1

There is a weird whitespace character I can't seem to get rid of that occasionally shows up in my data when importing from Excel. Visibly, it comes across as a whitespace character BUT SQL Server sees it as a question mark (ASCII 63).

declare @temp nvarchar(255); set @temp = 'carolg@c?am.com'
select @temp

returns:

?carolg@c?am.com

How can I get rid of the whitespace without getting rid of real question marks? If I look at the ASCII code for each of those "?" characters I get 63 when in fact, only one of them is a real qustion mark.

wgpubs
  • 8,131
  • 15
  • 62
  • 109
  • what if you do an Ltrim(@temp)? – Harry Oct 17 '17 at 00:09
  • 2
    Note: If, for some reason, you wanted to keep the string as is, you would do `set @temp = N'mystring'` (explicitly declaring the string is unicode, which you should do even if your variable is `NVARCHAR`) rather than what you're currently doing. – ZLK Oct 17 '17 at 00:18
  • Look s like a character set mismatch. – Namphibian Oct 17 '17 at 00:55
  • Your question does not appear to contain the character you are discussing. Please add it. @ZLK gives the answer for your demo code but I take it that in Excel you aren't using that code. So, what's your real code, too? – Tom Blodget Oct 17 '17 at 13:57
  • @TomBlodget ... when I copy/paste it doesn't show up. The character turns out to be "0x0B20" (unicode for zero-width space). The answer below resolved it. – wgpubs Oct 17 '17 at 21:24

1 Answers1

2

Have a look at this answer for someone with a similar issue. Sorry if this is a bit long winded:

SQL Server seems to flatten Unicode to ASCII by mapping unrepresentable characters (for which there is no suitable substitution) to a question mark. To replicate this, try opening the Character Map Windows program (should be installed on most machines), select Arial as the font and find U+034f "Combining Grapheme Joiner". select this character, copy to clipboard and paste it between the single quotes below:

declare @t nvarchar(10)
set @t = '͏'
select rtrim(ltrim(@t)) -- we can try and trim it, but by this stage it's already a '?'

You'll get a question mark out, because it doesn't know how to represent this non-ASCII character when it casts it to varchar. To force it to accept it as a double-byte character (nvarchar) you need to use N'' instead, as has already been mentioned. Add an N before the quotes above and the question mark disappears (but the original invisible character is preserved in the output - and ltrim and rtrim won't remove it as demonstrated below):

declare @t nvarchar(10), 
        @s varchar(10) -- note: single-byte string
set @t = rtrim(ltrim(N'͏')) -- trimming doesn't work here either
set @s = @t 
select @s -- still outputs a question mark

Imported data can definitely do this, I've seen it before, and characters like the one I've shown above are particularly hard to diagnose because you can't see them!
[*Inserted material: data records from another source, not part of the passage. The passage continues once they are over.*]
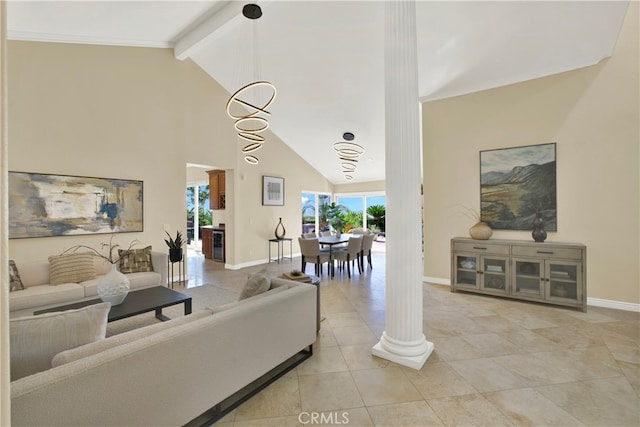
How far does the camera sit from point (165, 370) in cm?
161

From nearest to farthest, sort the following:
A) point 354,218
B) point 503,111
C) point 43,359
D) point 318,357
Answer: point 43,359, point 318,357, point 503,111, point 354,218

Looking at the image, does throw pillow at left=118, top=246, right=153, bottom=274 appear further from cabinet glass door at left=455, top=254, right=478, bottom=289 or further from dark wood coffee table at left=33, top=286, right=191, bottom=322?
cabinet glass door at left=455, top=254, right=478, bottom=289

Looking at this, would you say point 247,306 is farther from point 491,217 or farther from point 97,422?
point 491,217

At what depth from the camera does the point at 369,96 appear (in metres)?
5.65

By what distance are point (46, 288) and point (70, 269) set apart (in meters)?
0.35

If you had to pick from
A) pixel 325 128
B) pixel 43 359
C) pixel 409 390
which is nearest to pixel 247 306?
pixel 43 359

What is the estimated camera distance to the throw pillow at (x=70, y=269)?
3.78 m

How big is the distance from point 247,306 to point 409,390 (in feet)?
4.73

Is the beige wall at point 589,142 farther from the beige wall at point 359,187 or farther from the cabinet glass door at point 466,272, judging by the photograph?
the beige wall at point 359,187

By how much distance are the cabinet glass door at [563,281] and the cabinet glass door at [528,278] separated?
10 centimetres

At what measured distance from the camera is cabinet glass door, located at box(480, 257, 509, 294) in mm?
4387

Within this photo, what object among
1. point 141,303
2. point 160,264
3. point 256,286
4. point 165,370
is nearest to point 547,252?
point 256,286

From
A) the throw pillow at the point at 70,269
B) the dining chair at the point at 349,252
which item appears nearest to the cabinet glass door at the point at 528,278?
the dining chair at the point at 349,252

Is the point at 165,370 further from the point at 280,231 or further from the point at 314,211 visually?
the point at 314,211
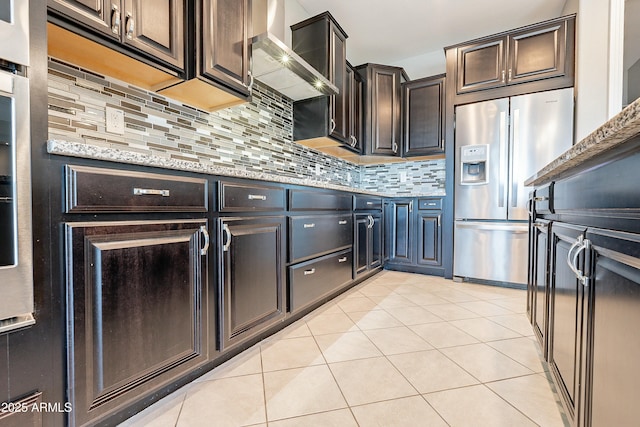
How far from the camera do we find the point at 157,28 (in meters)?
1.27

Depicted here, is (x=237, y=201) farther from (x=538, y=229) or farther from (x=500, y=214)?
(x=500, y=214)

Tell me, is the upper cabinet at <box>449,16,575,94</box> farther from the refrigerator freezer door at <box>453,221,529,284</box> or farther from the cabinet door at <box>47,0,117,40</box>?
the cabinet door at <box>47,0,117,40</box>

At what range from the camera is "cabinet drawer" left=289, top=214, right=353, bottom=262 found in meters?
1.74

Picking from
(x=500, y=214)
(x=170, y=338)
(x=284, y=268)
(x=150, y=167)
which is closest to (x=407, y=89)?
(x=500, y=214)

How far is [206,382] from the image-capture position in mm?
1204

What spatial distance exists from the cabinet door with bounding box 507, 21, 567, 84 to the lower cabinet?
52.3 inches

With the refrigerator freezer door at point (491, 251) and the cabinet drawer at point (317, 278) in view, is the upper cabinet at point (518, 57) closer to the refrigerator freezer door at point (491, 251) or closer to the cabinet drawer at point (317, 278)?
the refrigerator freezer door at point (491, 251)

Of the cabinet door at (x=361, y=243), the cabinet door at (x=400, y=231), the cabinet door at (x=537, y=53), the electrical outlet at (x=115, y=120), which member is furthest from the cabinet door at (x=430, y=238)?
the electrical outlet at (x=115, y=120)

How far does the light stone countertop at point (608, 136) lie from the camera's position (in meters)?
0.44

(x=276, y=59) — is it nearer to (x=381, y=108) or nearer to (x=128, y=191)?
(x=128, y=191)

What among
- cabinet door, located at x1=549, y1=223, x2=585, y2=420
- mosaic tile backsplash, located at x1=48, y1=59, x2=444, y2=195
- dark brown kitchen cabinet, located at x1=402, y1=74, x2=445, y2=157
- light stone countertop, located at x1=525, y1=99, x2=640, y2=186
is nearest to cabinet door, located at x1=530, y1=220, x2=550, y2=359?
cabinet door, located at x1=549, y1=223, x2=585, y2=420

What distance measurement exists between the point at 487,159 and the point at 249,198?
7.69 ft

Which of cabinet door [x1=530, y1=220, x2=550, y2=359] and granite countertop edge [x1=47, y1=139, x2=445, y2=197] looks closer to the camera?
granite countertop edge [x1=47, y1=139, x2=445, y2=197]

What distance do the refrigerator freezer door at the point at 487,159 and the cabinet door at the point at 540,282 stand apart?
131 centimetres
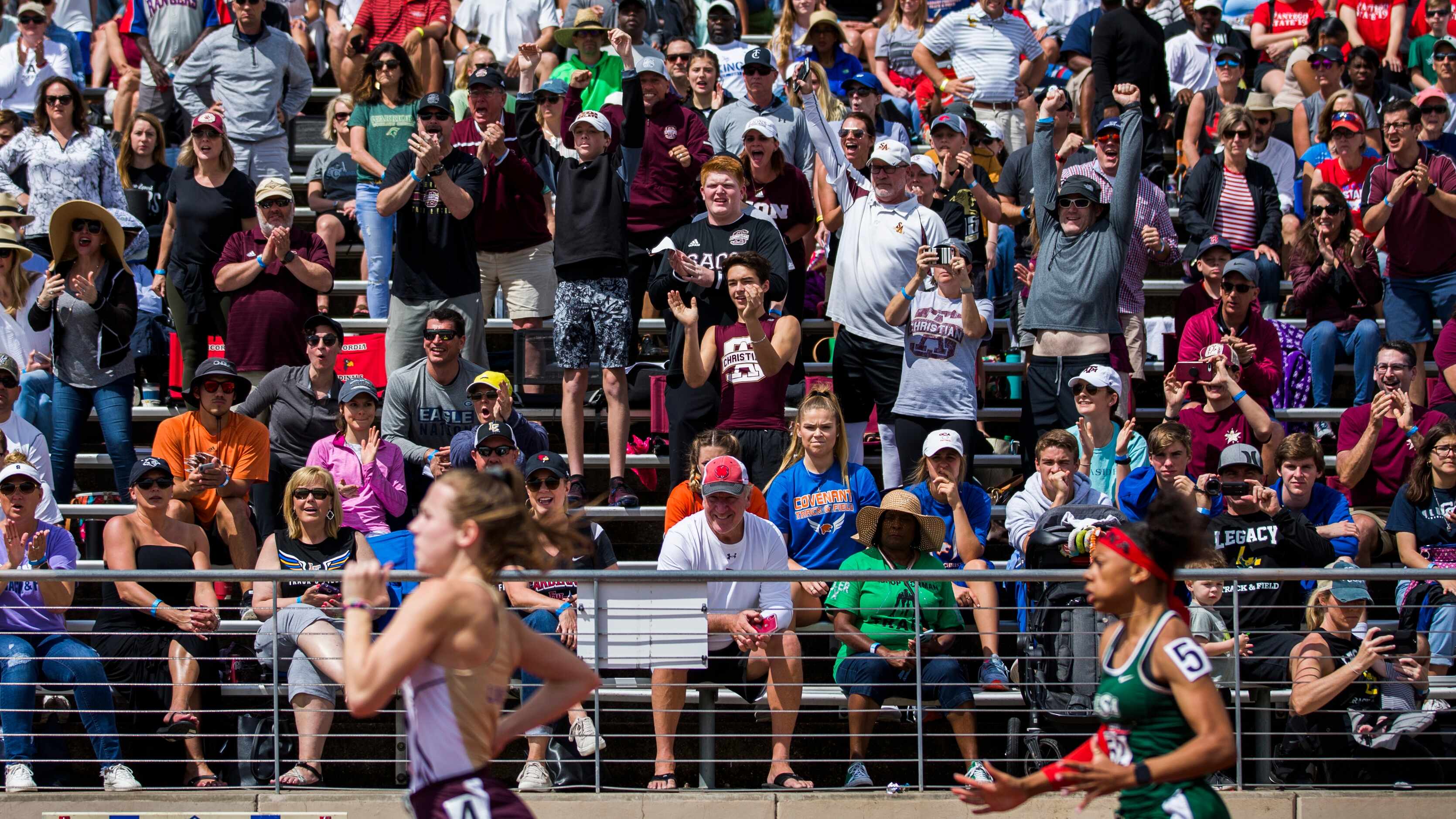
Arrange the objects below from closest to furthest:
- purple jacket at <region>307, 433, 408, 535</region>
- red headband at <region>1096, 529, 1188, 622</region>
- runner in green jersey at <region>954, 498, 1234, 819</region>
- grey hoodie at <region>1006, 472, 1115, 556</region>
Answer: runner in green jersey at <region>954, 498, 1234, 819</region>
red headband at <region>1096, 529, 1188, 622</region>
grey hoodie at <region>1006, 472, 1115, 556</region>
purple jacket at <region>307, 433, 408, 535</region>

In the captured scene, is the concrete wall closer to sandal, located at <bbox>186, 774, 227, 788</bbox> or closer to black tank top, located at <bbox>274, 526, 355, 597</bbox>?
sandal, located at <bbox>186, 774, 227, 788</bbox>

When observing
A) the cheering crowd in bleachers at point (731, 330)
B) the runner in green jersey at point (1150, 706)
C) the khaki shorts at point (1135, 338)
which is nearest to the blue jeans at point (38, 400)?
the cheering crowd in bleachers at point (731, 330)

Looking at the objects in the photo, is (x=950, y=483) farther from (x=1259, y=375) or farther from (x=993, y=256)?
(x=993, y=256)

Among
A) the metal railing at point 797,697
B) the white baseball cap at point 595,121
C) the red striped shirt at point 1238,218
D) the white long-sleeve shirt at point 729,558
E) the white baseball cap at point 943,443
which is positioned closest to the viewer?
the metal railing at point 797,697

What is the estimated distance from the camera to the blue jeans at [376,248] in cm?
1094

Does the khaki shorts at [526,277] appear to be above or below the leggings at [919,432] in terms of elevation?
above

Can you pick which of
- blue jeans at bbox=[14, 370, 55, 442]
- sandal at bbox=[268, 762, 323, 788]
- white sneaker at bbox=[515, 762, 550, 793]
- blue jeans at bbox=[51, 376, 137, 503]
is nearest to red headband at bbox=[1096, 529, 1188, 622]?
white sneaker at bbox=[515, 762, 550, 793]

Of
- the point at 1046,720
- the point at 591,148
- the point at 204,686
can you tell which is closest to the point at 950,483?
the point at 1046,720

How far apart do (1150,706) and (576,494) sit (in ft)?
14.5

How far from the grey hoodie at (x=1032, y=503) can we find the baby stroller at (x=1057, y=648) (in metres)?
0.29

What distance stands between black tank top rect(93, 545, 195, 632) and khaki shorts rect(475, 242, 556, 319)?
3.01 m

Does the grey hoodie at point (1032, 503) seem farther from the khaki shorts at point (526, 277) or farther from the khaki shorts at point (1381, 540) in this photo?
the khaki shorts at point (526, 277)

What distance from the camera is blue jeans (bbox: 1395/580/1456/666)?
313 inches

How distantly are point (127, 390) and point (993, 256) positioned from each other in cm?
567
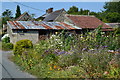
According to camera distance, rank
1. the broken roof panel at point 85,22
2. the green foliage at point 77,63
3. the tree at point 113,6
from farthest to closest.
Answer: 1. the tree at point 113,6
2. the broken roof panel at point 85,22
3. the green foliage at point 77,63

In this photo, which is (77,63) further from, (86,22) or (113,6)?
(113,6)

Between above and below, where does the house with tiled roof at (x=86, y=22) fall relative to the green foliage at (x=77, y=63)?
above

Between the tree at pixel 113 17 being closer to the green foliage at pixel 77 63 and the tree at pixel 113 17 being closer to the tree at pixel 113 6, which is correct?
the tree at pixel 113 6

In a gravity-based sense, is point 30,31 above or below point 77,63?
above

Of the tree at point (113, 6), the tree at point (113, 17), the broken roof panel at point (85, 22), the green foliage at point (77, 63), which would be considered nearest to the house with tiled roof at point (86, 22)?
the broken roof panel at point (85, 22)

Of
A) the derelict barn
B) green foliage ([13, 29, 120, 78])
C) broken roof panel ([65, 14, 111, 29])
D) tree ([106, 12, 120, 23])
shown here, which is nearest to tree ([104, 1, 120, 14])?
tree ([106, 12, 120, 23])

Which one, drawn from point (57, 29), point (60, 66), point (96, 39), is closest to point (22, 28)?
point (57, 29)

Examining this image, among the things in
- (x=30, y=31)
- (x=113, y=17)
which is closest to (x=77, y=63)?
(x=30, y=31)

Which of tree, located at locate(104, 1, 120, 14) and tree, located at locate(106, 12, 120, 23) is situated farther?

You will need to create some sort of scrubbing process to remove these unprintables (and any other junk characters, for that matter), and make sure that you use nvarchar everywhere, or you'll end up with this issue. Worse, those phantom question marks will become real question marks that you won't be able to distinguish from legitimate ones.

To see what character code you're dealing with, you can cast as varbinary as follows:

declare @t nvarchar(10)
set @t = N'͏test?'
select cast(@t as varbinary) -- returns 0x4F0374006500730074003F00

-- Returns:
-- 0x4F03  7400 6500 7300 7400 3F00
-- badchar  t    e    s    t    ?

Now to get rid of it:

declare @t nvarchar(10)
set @t = N'͏test?'
select cast(@t as varbinary) -- bad char
set @t = replace(@t COLLATE Latin1_General_100_BIN2, nchar(0x034f), N'');
select cast(@t as varbinary)  -- gone!

Note I had to swap the byte order from 0x4f03 to 0x034f (same reason "t" appears in the output as 0x7400, not 0x0074). For some notes on why we're using binary collation, see this answer.

This is kind of messy, because you don't know what the dirty characters are, and they could be one of thousands of possibilities. One option is to iterate over strings using like or even the unicode() function and discard characters in strings that aren't in a list of acceptable characters, but this could be slow. It may be that most of your bad characters are either at the start or end of the string, which might speed this process up if that's an assumption you think you can make.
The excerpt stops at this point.